Media reports have been swirling around the biggest banks as of late, as mortgage activity slows, trading revenue drops, and legal hassles continue to embroil the likes of JPMorgan Chase (JPM 0.28%), Bank of America (BAC -1.57%), Citigroup, and Wells Fargo (WFC -1.01%). The underscored message to investors seems to be: Don't expect much from big banks' third quarter earnings this year. Of the four, analysts have slashed the earnings expectations for Bank of America the most since early July, cutting their outlook of the bank's third-quarter earnings by 27%.

Now that JPMorgan and Wells have announced earnings, investors have a better idea of how badly these problems have affected the bottom line of each of those banks, and they can also get some insight into how Bank of America will fare in each of the three aforementioned categories when it releases its own third-quarter report on Wednesday.

1. Mortgage activity
The lack of mortgage refinancings and originations left its mark on Wells, not unexpected since the bank is the industry leader in that business. Mortgage-related income dropped 43% from the linked quarter, and originations fell from $112 billion in the previous quarter to just $80 billion.

JPMorgan also saw decreases in its mortgage banking section, with net revenue of of $2 billion compared with the linked quarter's $3.1 billion. Noninterest revenue was much lower, too: $877 million for Q3, compared with the second quarter's $1.9 billion.

There's a good chance that Bank of America will suffer from the mortgage downturn, too, but the damage could be less than investors expect. Despite having myriad problems associated with its mortgage business since the financial crisis, B of A has worked hard to increase their market share. At a recent conference, the bank noted that it has grown its presence to an estimated 5.2% of the market, compared with 4.1% just a year ago. Much of this is due to its heightened emphasis on cross-selling, a skill that the bank seems to be sharpening.

2. Trading revenue
Trading revenue doesn't loom large in Wells Fargo's world, but is a bigger part of the picture for JPMorgan and B of A. JPMorgan noted a decrease in fixed-income and equities revenue of $4.6 billion, down from the second quarter's $5.4 billion.

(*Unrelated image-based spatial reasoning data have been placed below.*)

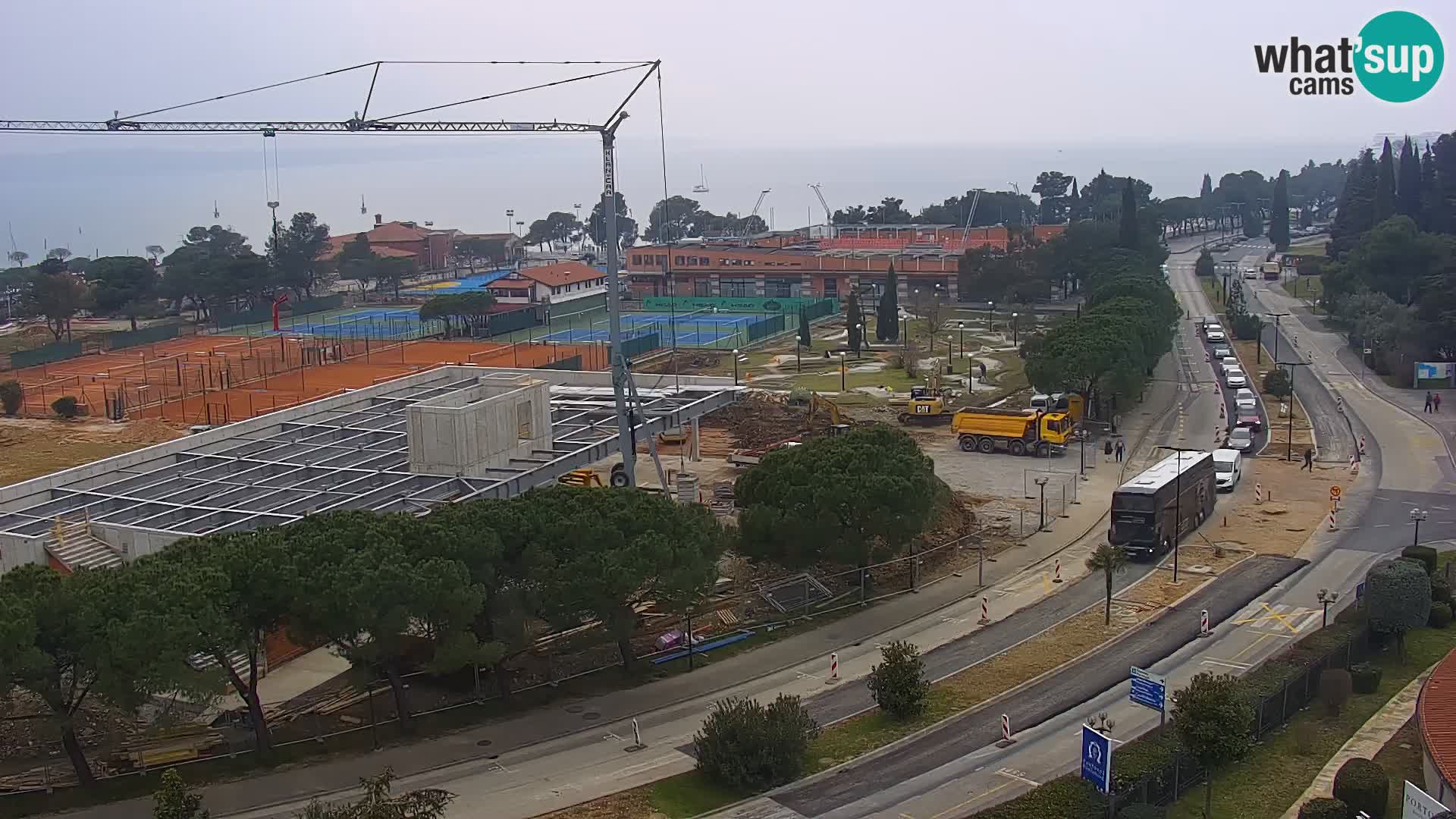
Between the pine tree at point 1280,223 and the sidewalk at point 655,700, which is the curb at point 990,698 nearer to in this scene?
the sidewalk at point 655,700

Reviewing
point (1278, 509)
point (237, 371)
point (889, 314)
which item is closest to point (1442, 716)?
point (1278, 509)

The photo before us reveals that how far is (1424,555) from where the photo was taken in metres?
28.1

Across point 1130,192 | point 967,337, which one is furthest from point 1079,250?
point 967,337

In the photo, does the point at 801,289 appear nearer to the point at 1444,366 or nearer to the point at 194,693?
the point at 1444,366

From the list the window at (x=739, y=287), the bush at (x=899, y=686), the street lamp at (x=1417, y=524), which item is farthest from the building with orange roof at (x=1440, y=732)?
the window at (x=739, y=287)

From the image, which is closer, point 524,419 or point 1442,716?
point 1442,716

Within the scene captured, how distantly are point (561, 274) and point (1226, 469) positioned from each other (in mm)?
61641

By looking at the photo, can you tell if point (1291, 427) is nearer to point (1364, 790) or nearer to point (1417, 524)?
point (1417, 524)

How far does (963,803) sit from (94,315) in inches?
3621

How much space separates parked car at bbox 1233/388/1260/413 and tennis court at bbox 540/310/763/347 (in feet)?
95.5

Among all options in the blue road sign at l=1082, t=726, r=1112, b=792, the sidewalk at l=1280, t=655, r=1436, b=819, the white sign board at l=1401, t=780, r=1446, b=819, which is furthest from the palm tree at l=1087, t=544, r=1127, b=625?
the white sign board at l=1401, t=780, r=1446, b=819

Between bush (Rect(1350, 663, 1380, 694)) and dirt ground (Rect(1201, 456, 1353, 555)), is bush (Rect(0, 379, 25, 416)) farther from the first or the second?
bush (Rect(1350, 663, 1380, 694))

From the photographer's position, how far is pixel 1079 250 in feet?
281

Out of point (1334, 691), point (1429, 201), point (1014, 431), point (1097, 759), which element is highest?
point (1429, 201)
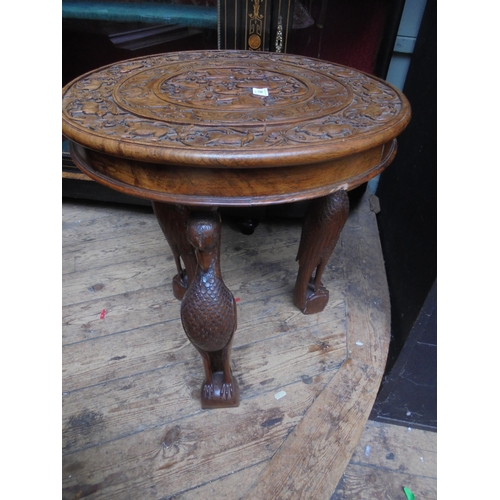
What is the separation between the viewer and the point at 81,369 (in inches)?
41.7

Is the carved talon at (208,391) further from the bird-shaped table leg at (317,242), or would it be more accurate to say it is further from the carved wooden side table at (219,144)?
the bird-shaped table leg at (317,242)

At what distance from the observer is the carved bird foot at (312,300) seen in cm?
121

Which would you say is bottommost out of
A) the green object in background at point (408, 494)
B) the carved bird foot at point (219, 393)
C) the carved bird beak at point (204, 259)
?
the green object in background at point (408, 494)

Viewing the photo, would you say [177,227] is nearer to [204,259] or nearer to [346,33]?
[204,259]

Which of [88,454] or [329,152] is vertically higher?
[329,152]

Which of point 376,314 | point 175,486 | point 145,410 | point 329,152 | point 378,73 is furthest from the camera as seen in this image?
point 378,73

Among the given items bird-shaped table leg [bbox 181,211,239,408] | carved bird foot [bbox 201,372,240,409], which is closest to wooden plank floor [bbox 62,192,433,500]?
carved bird foot [bbox 201,372,240,409]

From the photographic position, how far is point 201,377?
3.43ft

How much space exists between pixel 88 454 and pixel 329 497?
1.79ft

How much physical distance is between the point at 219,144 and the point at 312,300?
72 centimetres

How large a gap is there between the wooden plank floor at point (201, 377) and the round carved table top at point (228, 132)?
0.58 meters

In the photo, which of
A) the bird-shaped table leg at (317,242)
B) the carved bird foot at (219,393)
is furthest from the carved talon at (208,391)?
the bird-shaped table leg at (317,242)

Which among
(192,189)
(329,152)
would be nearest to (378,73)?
(329,152)

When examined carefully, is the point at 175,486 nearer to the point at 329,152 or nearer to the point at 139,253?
the point at 329,152
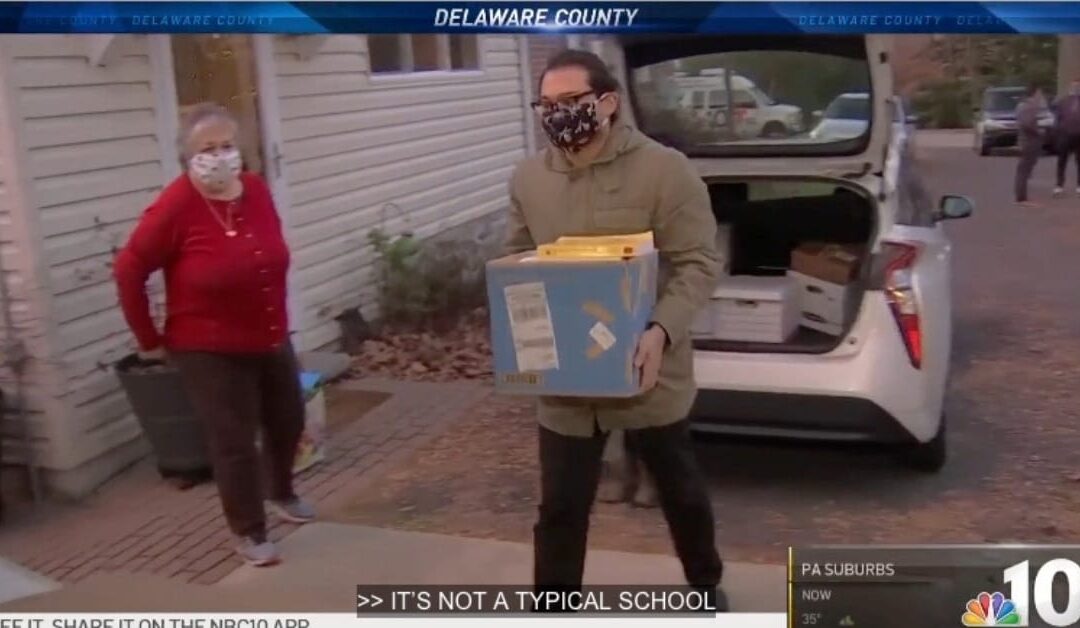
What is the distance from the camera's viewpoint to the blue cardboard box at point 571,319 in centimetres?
221

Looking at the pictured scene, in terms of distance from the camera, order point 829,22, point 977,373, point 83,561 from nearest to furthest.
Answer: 1. point 829,22
2. point 83,561
3. point 977,373

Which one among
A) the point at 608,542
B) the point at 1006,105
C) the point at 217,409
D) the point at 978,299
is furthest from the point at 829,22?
the point at 217,409

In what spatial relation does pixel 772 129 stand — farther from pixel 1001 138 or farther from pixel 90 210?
pixel 90 210

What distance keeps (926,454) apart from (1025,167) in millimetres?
603

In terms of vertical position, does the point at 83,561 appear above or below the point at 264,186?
below

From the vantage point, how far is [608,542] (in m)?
2.52

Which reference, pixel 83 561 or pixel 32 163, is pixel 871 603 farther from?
pixel 32 163

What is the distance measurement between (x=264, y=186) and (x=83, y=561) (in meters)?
0.81

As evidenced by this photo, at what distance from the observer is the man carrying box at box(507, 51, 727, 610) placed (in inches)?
88.7

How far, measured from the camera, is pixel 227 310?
2.38 m

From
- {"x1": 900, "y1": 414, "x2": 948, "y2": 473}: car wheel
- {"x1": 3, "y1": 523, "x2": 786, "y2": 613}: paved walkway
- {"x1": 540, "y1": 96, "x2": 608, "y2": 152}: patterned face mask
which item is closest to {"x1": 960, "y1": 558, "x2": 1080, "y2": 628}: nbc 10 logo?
{"x1": 900, "y1": 414, "x2": 948, "y2": 473}: car wheel

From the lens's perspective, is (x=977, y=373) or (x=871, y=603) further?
(x=977, y=373)

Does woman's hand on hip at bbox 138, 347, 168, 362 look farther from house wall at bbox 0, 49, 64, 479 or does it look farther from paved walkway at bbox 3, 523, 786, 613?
paved walkway at bbox 3, 523, 786, 613

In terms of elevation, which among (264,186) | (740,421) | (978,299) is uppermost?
(264,186)
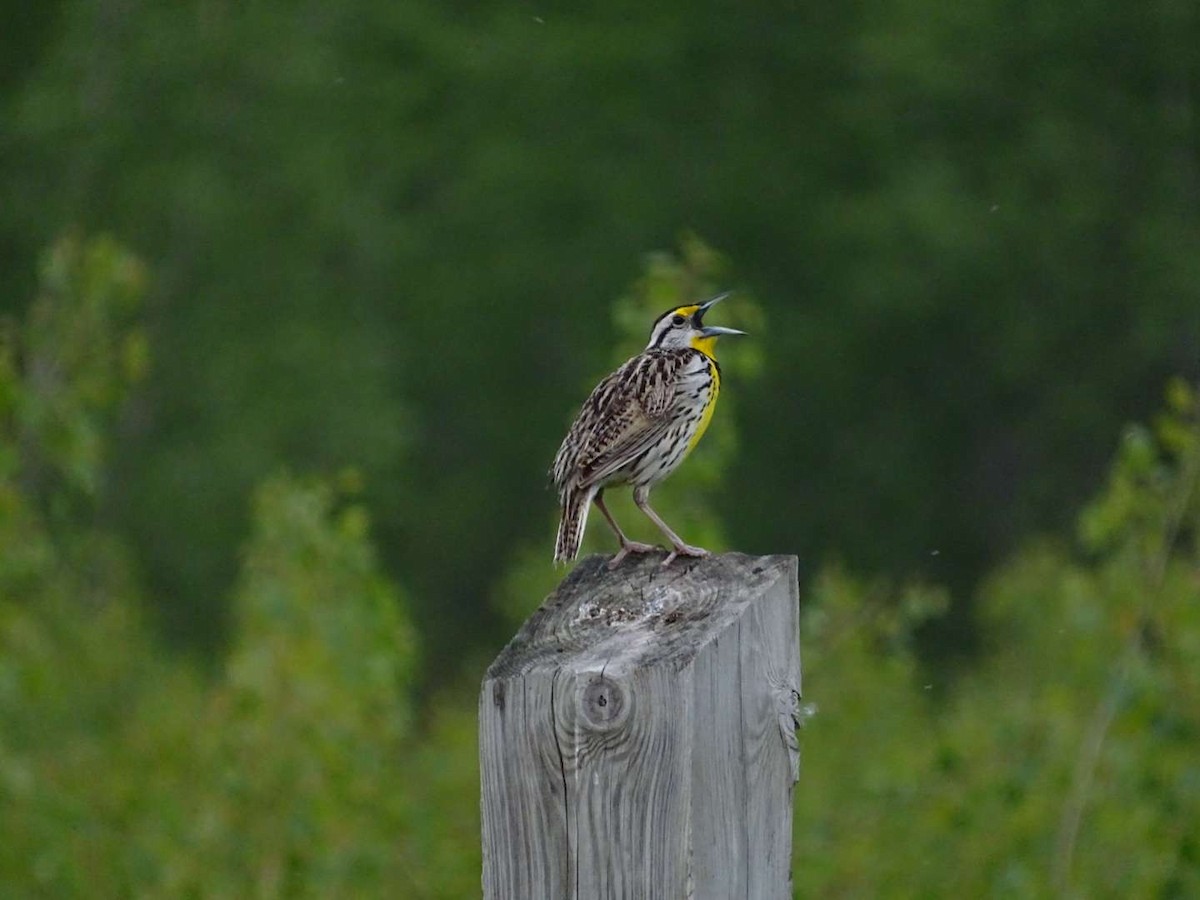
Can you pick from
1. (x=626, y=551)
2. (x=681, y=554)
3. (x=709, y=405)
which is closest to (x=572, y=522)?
(x=709, y=405)

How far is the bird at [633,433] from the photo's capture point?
6.21 m

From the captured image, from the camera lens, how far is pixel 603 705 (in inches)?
152

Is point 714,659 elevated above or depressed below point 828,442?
below

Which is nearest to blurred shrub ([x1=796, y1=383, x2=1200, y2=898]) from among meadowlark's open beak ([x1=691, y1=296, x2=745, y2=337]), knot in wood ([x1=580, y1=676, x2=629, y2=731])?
meadowlark's open beak ([x1=691, y1=296, x2=745, y2=337])

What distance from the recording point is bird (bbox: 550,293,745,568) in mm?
6211

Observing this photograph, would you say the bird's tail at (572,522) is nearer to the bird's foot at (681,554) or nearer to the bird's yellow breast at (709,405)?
the bird's yellow breast at (709,405)

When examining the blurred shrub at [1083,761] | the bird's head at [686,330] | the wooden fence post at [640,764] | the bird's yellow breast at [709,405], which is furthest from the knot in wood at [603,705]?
the blurred shrub at [1083,761]

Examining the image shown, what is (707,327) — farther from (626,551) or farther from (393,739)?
(393,739)

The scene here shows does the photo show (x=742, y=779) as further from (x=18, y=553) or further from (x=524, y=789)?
(x=18, y=553)

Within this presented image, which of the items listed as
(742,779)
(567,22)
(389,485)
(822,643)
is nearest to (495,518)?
(389,485)

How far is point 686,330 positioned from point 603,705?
12.4 feet

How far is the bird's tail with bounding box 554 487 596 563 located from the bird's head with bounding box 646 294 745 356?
1280 mm

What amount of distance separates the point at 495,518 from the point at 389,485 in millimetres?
3710

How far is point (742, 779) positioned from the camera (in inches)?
156
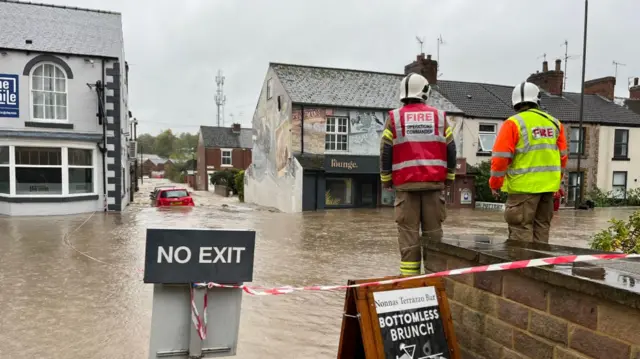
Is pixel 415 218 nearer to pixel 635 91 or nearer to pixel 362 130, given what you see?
pixel 362 130

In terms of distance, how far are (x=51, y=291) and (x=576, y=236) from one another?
41.6 ft

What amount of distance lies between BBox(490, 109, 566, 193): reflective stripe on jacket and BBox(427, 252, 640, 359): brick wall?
114cm

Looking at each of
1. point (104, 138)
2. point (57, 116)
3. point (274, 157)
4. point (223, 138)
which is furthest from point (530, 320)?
point (223, 138)

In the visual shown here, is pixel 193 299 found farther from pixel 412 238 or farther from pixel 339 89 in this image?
pixel 339 89

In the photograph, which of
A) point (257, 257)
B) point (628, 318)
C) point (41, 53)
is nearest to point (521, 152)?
point (628, 318)

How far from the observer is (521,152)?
425cm

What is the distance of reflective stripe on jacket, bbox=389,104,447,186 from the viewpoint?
4043 millimetres

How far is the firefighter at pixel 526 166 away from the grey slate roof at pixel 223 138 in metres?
52.9

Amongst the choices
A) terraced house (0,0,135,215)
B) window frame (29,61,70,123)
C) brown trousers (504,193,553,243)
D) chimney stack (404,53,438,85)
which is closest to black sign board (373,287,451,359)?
brown trousers (504,193,553,243)

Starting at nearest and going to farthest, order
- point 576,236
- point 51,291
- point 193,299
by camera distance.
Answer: point 193,299, point 51,291, point 576,236

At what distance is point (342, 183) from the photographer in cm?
2409

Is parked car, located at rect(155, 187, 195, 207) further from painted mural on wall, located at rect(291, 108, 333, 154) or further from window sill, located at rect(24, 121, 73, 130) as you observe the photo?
painted mural on wall, located at rect(291, 108, 333, 154)

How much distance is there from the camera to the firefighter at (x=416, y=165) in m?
4.07

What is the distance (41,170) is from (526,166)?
17741 mm
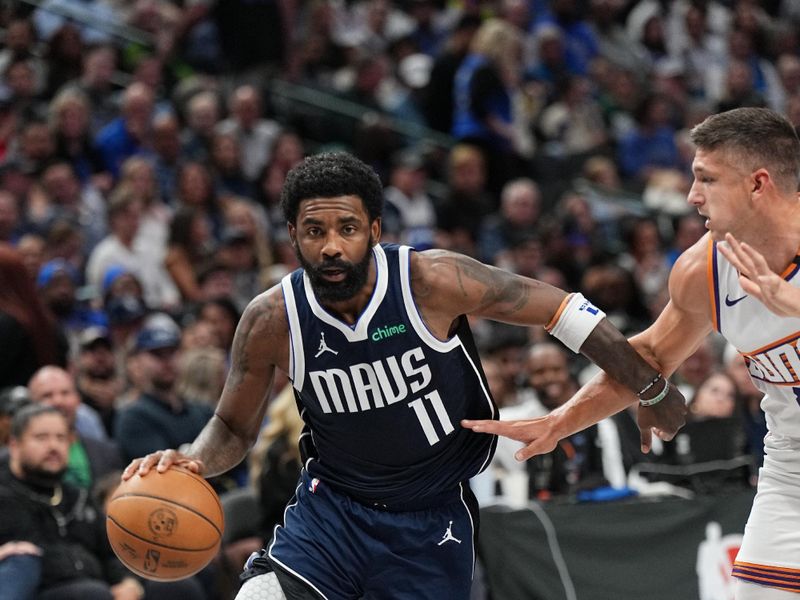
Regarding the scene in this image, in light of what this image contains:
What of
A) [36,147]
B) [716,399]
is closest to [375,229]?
[716,399]

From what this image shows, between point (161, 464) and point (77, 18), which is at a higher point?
point (77, 18)

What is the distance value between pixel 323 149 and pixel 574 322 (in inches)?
337

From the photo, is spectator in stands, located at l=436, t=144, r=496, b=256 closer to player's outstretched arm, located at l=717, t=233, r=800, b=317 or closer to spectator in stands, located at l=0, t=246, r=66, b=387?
spectator in stands, located at l=0, t=246, r=66, b=387

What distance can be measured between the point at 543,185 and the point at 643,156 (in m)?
1.63

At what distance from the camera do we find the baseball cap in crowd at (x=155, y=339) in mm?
8953

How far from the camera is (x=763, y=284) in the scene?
14.2ft

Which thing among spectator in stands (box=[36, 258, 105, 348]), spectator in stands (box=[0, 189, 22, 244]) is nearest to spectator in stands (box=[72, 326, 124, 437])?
spectator in stands (box=[36, 258, 105, 348])

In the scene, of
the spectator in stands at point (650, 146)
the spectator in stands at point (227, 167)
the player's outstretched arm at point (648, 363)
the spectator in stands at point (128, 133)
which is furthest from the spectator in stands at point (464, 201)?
the player's outstretched arm at point (648, 363)

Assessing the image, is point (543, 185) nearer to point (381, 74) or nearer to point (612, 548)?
point (381, 74)

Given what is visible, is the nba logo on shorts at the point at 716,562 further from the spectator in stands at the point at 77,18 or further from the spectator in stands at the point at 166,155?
the spectator in stands at the point at 77,18

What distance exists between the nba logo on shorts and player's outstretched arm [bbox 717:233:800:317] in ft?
10.8

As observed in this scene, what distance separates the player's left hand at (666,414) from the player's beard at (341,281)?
47.7 inches

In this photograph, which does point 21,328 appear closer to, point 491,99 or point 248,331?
point 248,331

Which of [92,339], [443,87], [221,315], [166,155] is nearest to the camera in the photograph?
[92,339]
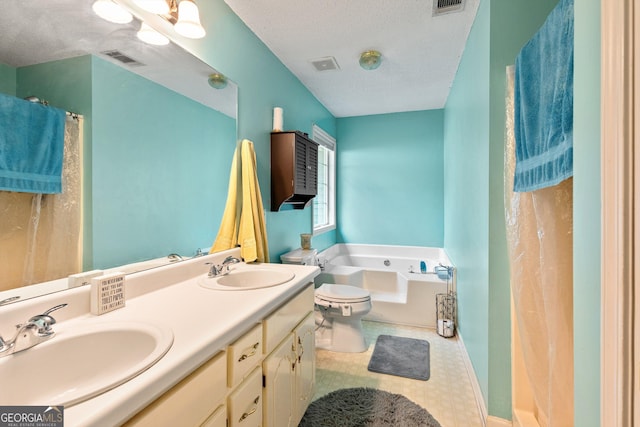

That revenue number includes income from the bank's commodities section, which is not teased out from the fixed-income sector -- and is being sold by JPMorgan as it exits the physical commodities business.

Bank of America reported its cumulative trading revenue in the second quarter as $3.5 billion, and it's likely that it will also suffer some reduction in that sector, though probably not as large as JPMorgan's. Analysts had previously cut net income expectations by a mere $128 million for B of A, compared with an anticipated decrease of $526 million for JPMorgan, based on a predicted drop in trading activity.

3. Legal costs
This is the biggie this time around, and so far JPMorgan has taken a beating for its mounting legal bills. In the bank's third-quarter conference call, CFO Marianne Lake admitted that even the bank's management was caught off guard by the $9.2 billion legal tab. She noted that the bank currently has about $23 billion in its reserve account.

For once, Bank of America's legal morass may command less attention because of JPMorgan's high litigation expenses, but investors shouldn't rest easy just yet. B of A has a number of legal issues still simmering, namely its ongoing litigation regarding a 2011 settlement of $8.5 billion with 22 institutional investors over disintegrating mortgage bonds -- which could end up costing the bank much more than the original amount if the settlement is overturned.

Recently, another previously settled case was reopened. The Federal Deposit Insurance Corporation has objected to a $500 million settlement B of A reached earlier this year with a number of pension funds. This settlement, which the bank has hoped would take care of 80% of claims against Countrywide mortgage-bond products, is getting another look because of the FDIC's claim that there was a conflict of interest by a number of the plaintiffs involved in the negotiations.

Along with its peers, Bank of America also faces a slew of losses regarding Federal Housing Administration-backed mortgages that may not be covered by the FHA if any underwriting flaws are discovered. According to American Banker, banks haven't been holding reserves against these loans and could lose big time if the mortgages went into foreclosure. Not surprisingly, B of A holds the lion's share of these loans, which could present another sticky legal problem for the bank -- and its investors -- in the near future.